KNIME Random Forest Learner java.lang out of memory

Running on Windows 10 Laptop with 16GB of memory.

Work flow is very simple. CSV reader to partition. 80% goes to SMOTE and then onto Random Forest Learner. All data transform was done before KNIME and saved in the CSV.

File is 282MB, 920,000 rows and 50 columns

Estimate after 80% partition and SMOTE is 1.5 million rows.

Random Forest Learners runs up to 10% in 30 seconds and then nothing. 5 minutes later I get the out of memory error, even after telling the node to write to hard drive instead of caching in memory. Looking at Task Manager KNIME runs to about 9GB.
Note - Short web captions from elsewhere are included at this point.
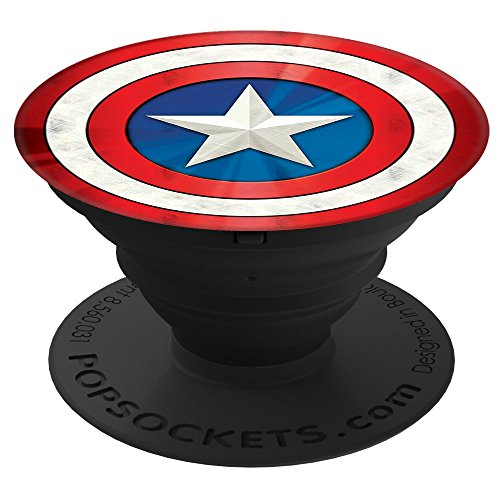 PopSockets: Collapsible Grip & Stand for Phones and Tablets - Captain America Shield (Captains Pedestal)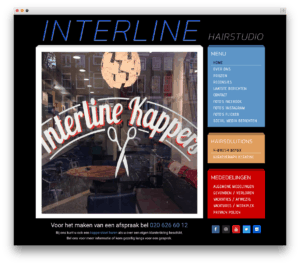 Interline Hairstudio website voorbeeld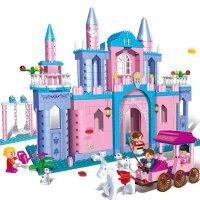 【小颗粒】邦宝益智拼插积木儿童玩具女孩生日礼物公主出
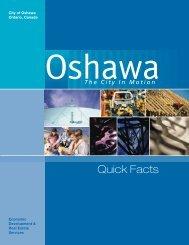 City Of Oshawa Ontario, Canada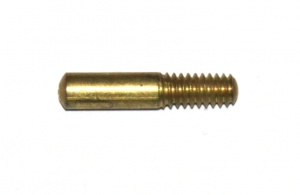 115 Threaded Pin No Shoulder Brass Original
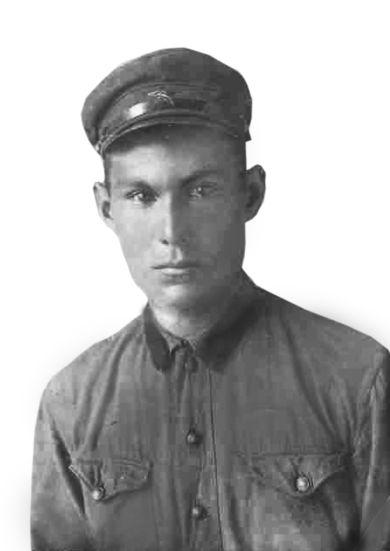Бачин Василий Мартемьянович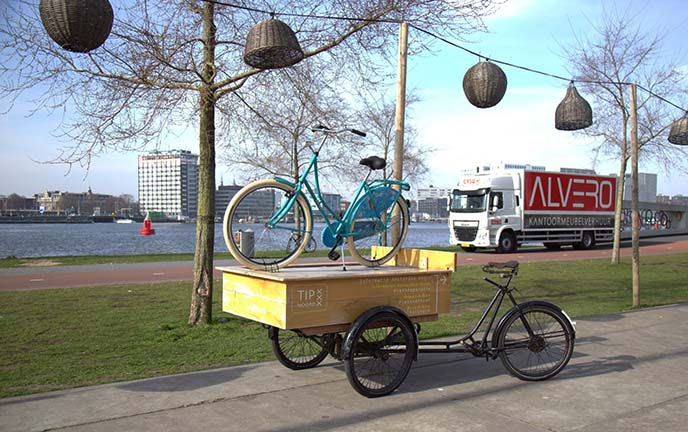 noord bicycle rental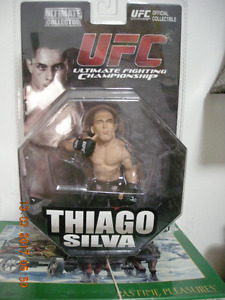 Thiago Silva UFC Official Collectable Figure New in Package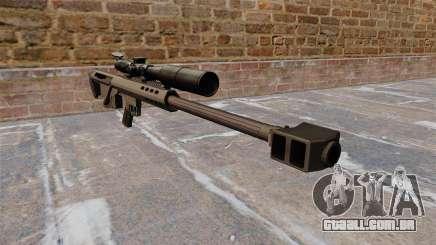 Barrett M95 rifle de sniper para GTA 4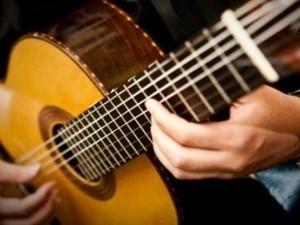 violão (Foto: Divulgação)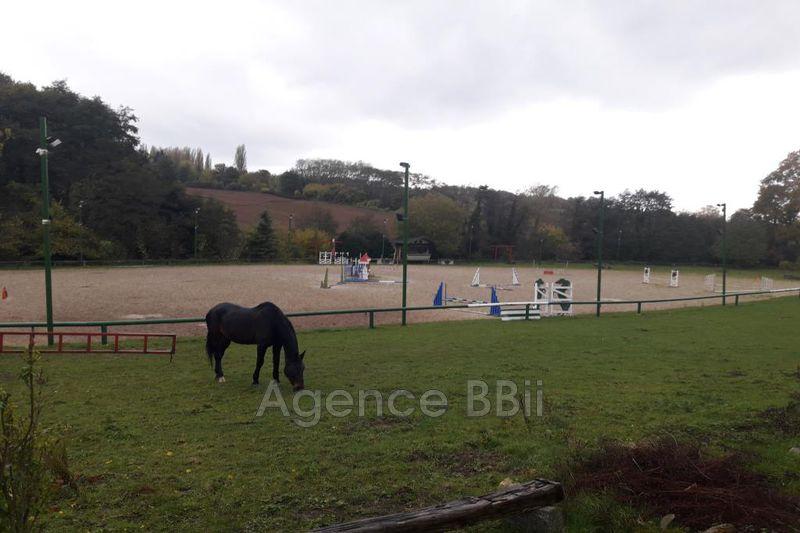 Photo n°10 - Vente Maison propriété Taverny 95150 - 1 957 906 €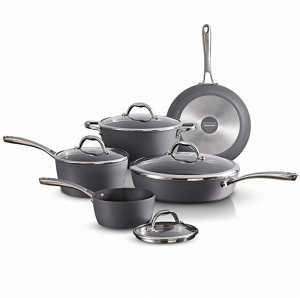 ihocon: [義大利製] Tramontina Gourmet Induction Aluminum Nonstick Made in Italy, Slate Gray 9-Piece Cookware Set不粘鍋組(可用於電磁爐)
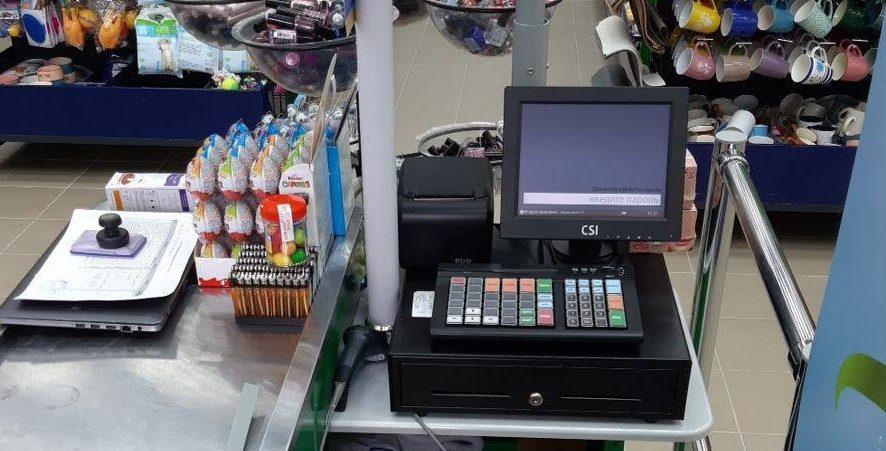 Fix Price модернизирует торговые и бизнес-процессы в российских магазинах
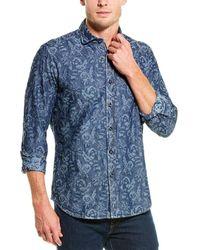 Robert Graham Waynes Tailored Fit Woven Shirt - Blue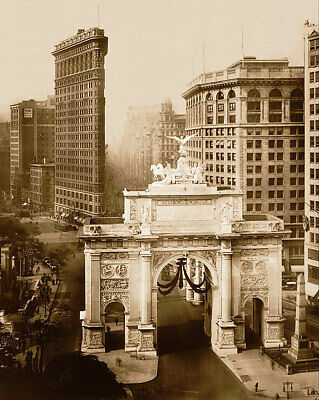 Victory Arch & Flatiron, New York City 1919 16x20 Silver Halide Photo Print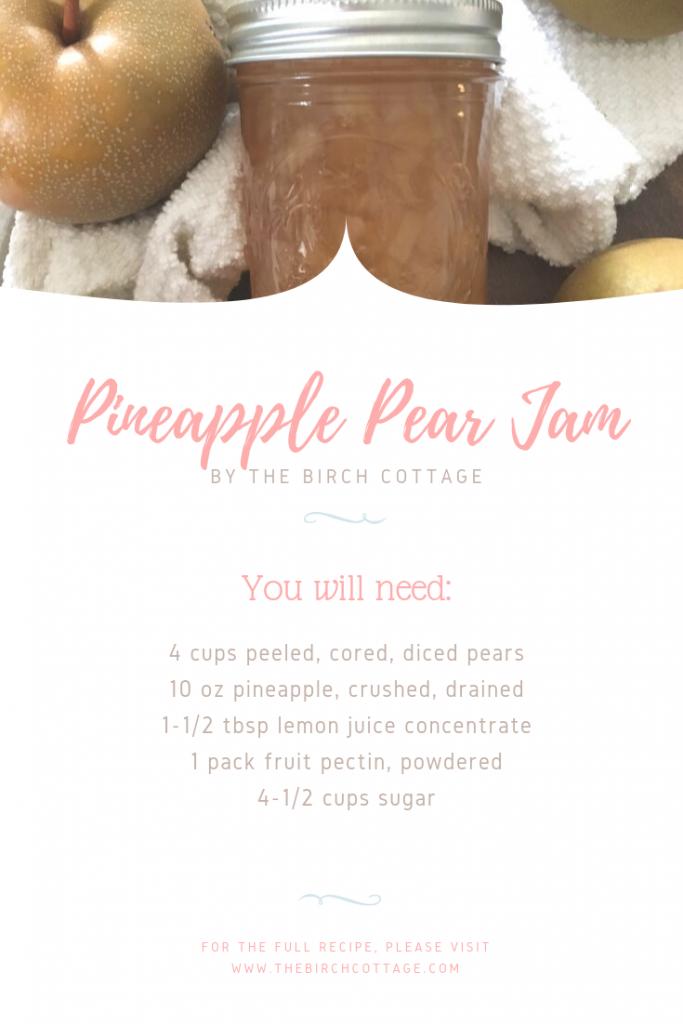 Pineapple Pear Jam Recipe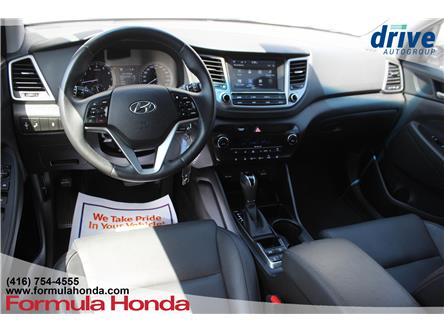 2018 Hyundai Tucson SE 2.0L (Stk: B11301R) in Scarborough - Image 2 of 31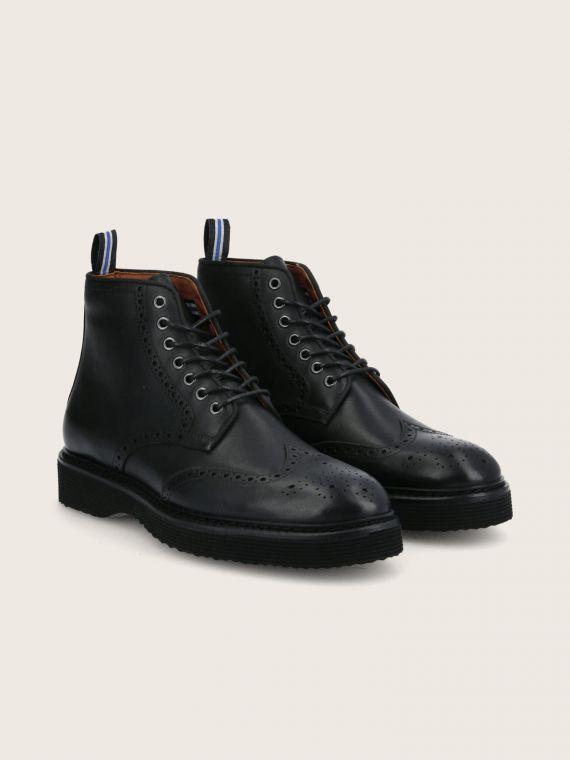 ROMA BOOTS - ANTIK - BLACK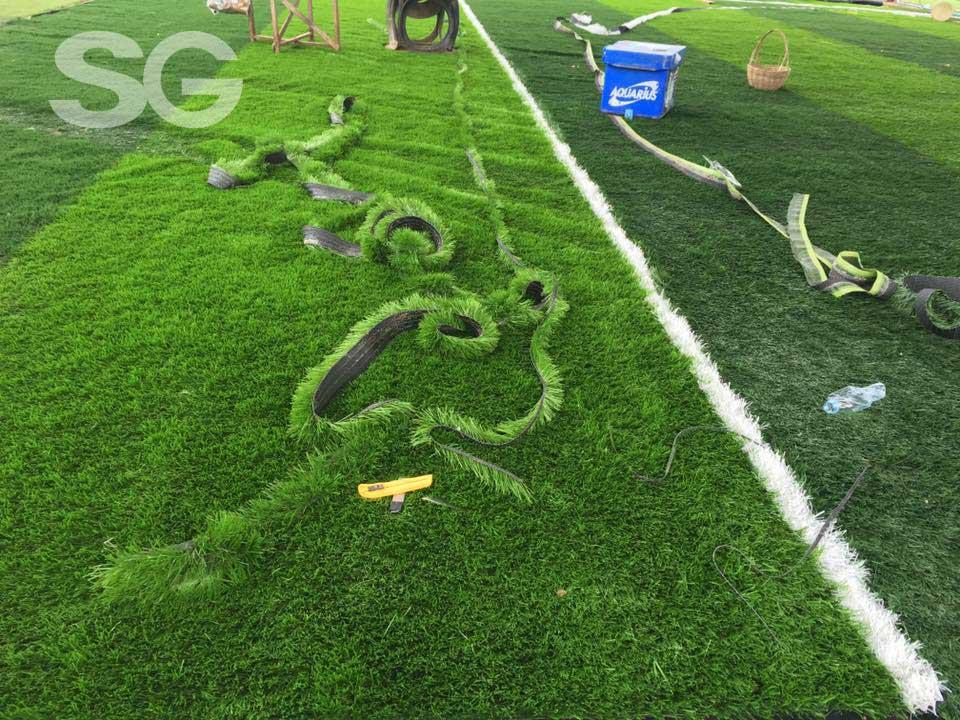 Tạo vạch vôi cho sân cỏ nhân tạo
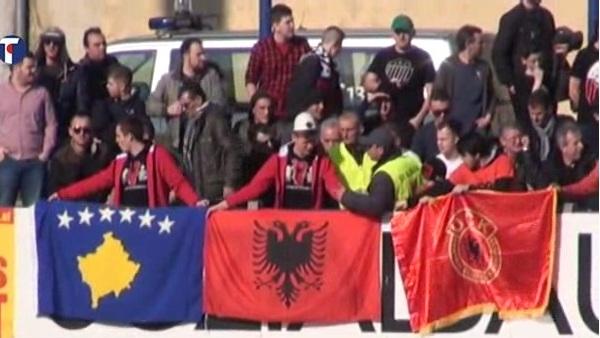 После убиства Далибора Лукића сукоби на утакмици Срба и Шиптара (ВИДЕО)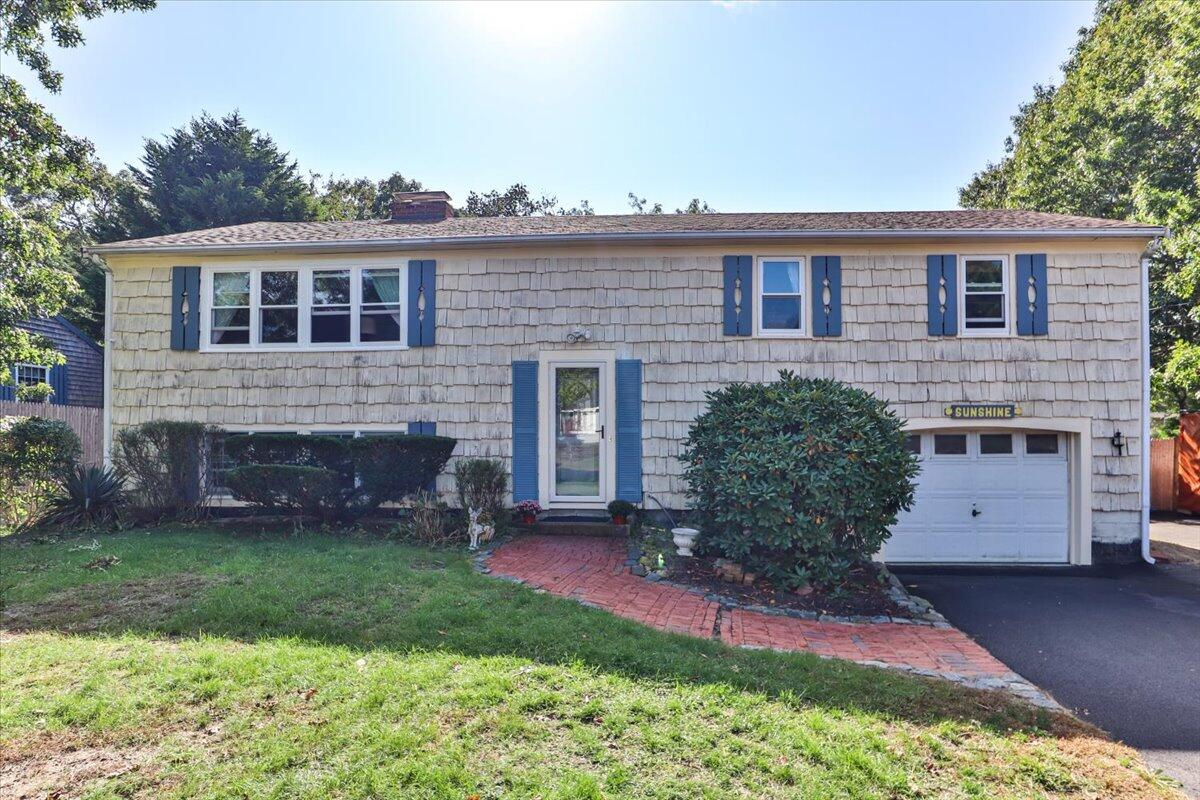45 Capt  Besse Road Road, South Yarmouth MA, 02664 details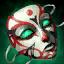 Nawiedzona Maska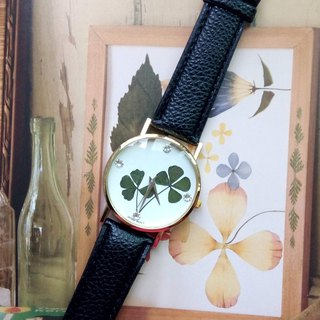 Handmade Watch with Real Flowers, Pressed Flower Watch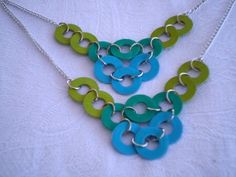 Lime, teal, and aqua washer necklace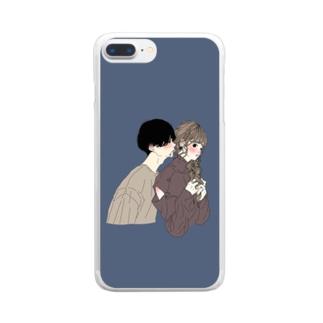 カップルスマホケース ネイビー Clear smartphone cases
I changed the knime.ini file to 12GB and all the nodes to write to disc, and obviously it’s running a lot slower. SMOTE is looking like it will take an hour to run, and I’m not optimistic the Learner will run.

Any ideas?

Hi @montecarlo

You are running a classification model. I’m asking myself do you really need so many records. What is the number of 0/1 or YES/NO?
gr. Hans

1 Like

Do the smote in a separate workflow and store the results. Or try without smote which needs lots of resources. Or if you need balancing try H2O random forest which has balancing opion inlured.

1 Like

@HansS

about 920,000 falses and 1300 trues

This actually worked. Took several hours though

This topic was automatically closed 182 days after the last reply. New replies are no longer allowed.